Обнови, пожалуйста, все строки ниже: замени «shingled roof» на «tiled roof», а остальное оставь без изменений.

● ● ● ● ● ● ●

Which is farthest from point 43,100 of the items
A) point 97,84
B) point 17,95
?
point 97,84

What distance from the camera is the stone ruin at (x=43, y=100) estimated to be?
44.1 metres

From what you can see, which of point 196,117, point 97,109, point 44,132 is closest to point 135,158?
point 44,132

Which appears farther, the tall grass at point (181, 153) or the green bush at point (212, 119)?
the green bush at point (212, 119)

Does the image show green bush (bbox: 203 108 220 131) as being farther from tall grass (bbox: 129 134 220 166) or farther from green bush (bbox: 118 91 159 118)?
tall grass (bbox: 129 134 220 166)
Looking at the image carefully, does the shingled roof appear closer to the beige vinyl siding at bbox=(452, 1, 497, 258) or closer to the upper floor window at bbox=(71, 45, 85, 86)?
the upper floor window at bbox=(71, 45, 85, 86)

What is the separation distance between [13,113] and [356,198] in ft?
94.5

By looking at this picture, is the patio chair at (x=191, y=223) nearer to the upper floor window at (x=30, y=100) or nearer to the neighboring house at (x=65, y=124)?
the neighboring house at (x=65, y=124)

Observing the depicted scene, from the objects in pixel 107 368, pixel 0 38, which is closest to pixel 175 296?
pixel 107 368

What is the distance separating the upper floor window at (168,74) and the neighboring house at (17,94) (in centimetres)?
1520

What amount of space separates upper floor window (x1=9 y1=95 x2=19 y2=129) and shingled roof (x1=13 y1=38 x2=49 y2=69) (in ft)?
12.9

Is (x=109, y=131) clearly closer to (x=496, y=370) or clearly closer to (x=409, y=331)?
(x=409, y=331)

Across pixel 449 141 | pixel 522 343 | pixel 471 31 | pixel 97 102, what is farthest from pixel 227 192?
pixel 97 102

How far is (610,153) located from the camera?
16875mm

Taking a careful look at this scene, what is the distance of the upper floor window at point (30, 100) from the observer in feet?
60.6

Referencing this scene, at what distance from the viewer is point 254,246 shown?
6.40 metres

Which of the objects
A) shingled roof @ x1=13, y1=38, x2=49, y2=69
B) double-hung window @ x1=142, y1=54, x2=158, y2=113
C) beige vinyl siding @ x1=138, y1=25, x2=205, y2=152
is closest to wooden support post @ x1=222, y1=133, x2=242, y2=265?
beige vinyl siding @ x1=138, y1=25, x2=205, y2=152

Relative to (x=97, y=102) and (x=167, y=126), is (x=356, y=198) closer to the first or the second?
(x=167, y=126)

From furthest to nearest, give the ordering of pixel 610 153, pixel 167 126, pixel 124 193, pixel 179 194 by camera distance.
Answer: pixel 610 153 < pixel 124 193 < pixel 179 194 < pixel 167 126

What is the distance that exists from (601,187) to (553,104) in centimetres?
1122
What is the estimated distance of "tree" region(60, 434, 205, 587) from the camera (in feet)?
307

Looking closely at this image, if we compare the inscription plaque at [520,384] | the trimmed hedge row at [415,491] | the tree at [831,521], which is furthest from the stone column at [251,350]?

● ● ● ● ● ● ●

**ИТОГОВЫЙ РЕЗУЛЬТАТ:**
Which is farthest from point 43,100 of the items
A) point 97,84
B) point 17,95
?
point 97,84

What distance from the camera is the stone ruin at (x=43, y=100) estimated to be?
44.1 metres

From what you can see, which of point 196,117, point 97,109, point 44,132 is closest to point 135,158?
point 44,132

Which appears farther, the tall grass at point (181, 153) or the green bush at point (212, 119)?
the green bush at point (212, 119)

Does the image show green bush (bbox: 203 108 220 131) as being farther from tall grass (bbox: 129 134 220 166) or farther from green bush (bbox: 118 91 159 118)?
tall grass (bbox: 129 134 220 166)
Looking at the image carefully, does the tiled roof appear closer to the beige vinyl siding at bbox=(452, 1, 497, 258) or closer to the upper floor window at bbox=(71, 45, 85, 86)?
the upper floor window at bbox=(71, 45, 85, 86)

What is the separation distance between [13,113] and [356,198] in ft?
94.5

By looking at this picture, is the patio chair at (x=191, y=223) nearer to the upper floor window at (x=30, y=100) or nearer to the neighboring house at (x=65, y=124)?
the neighboring house at (x=65, y=124)

Observing the depicted scene, from the objects in pixel 107 368, pixel 0 38, which is closest to pixel 175 296?
pixel 107 368

What is the distance separating the upper floor window at (168,74) and the neighboring house at (17,94) (in centimetres)?
1520

What amount of space separates upper floor window (x1=9 y1=95 x2=19 y2=129) and tiled roof (x1=13 y1=38 x2=49 y2=69) (in ft)?
12.9

Is (x=109, y=131) clearly closer to (x=496, y=370) or clearly closer to (x=409, y=331)?
(x=409, y=331)

Across pixel 449 141 | pixel 522 343 | pixel 471 31 | pixel 97 102, what is farthest from pixel 227 192?
pixel 97 102

How far is (610,153) located from the camera?
16875mm

Taking a careful look at this scene, what is the distance of the upper floor window at point (30, 100) from the observer in feet?
60.6

Referencing this scene, at what distance from the viewer is point 254,246 shown?
6.40 metres

Which of the objects
A) tiled roof @ x1=13, y1=38, x2=49, y2=69
B) double-hung window @ x1=142, y1=54, x2=158, y2=113
C) beige vinyl siding @ x1=138, y1=25, x2=205, y2=152
is closest to wooden support post @ x1=222, y1=133, x2=242, y2=265?
beige vinyl siding @ x1=138, y1=25, x2=205, y2=152

Relative to (x=97, y=102) and (x=167, y=126), is (x=356, y=198) closer to the first or the second?
(x=167, y=126)

From furthest to nearest, give the ordering of pixel 610 153, pixel 167 126, pixel 124 193, pixel 179 194 by camera distance.
Answer: pixel 610 153 < pixel 124 193 < pixel 179 194 < pixel 167 126

What is the distance that exists from (601,187) to (553,104) in centimetres?
1122
What is the estimated distance of "tree" region(60, 434, 205, 587) from the camera (in feet)?
307

Looking closely at this image, if we compare the inscription plaque at [520,384] | the trimmed hedge row at [415,491] | the tree at [831,521], which is furthest from the stone column at [251,350]?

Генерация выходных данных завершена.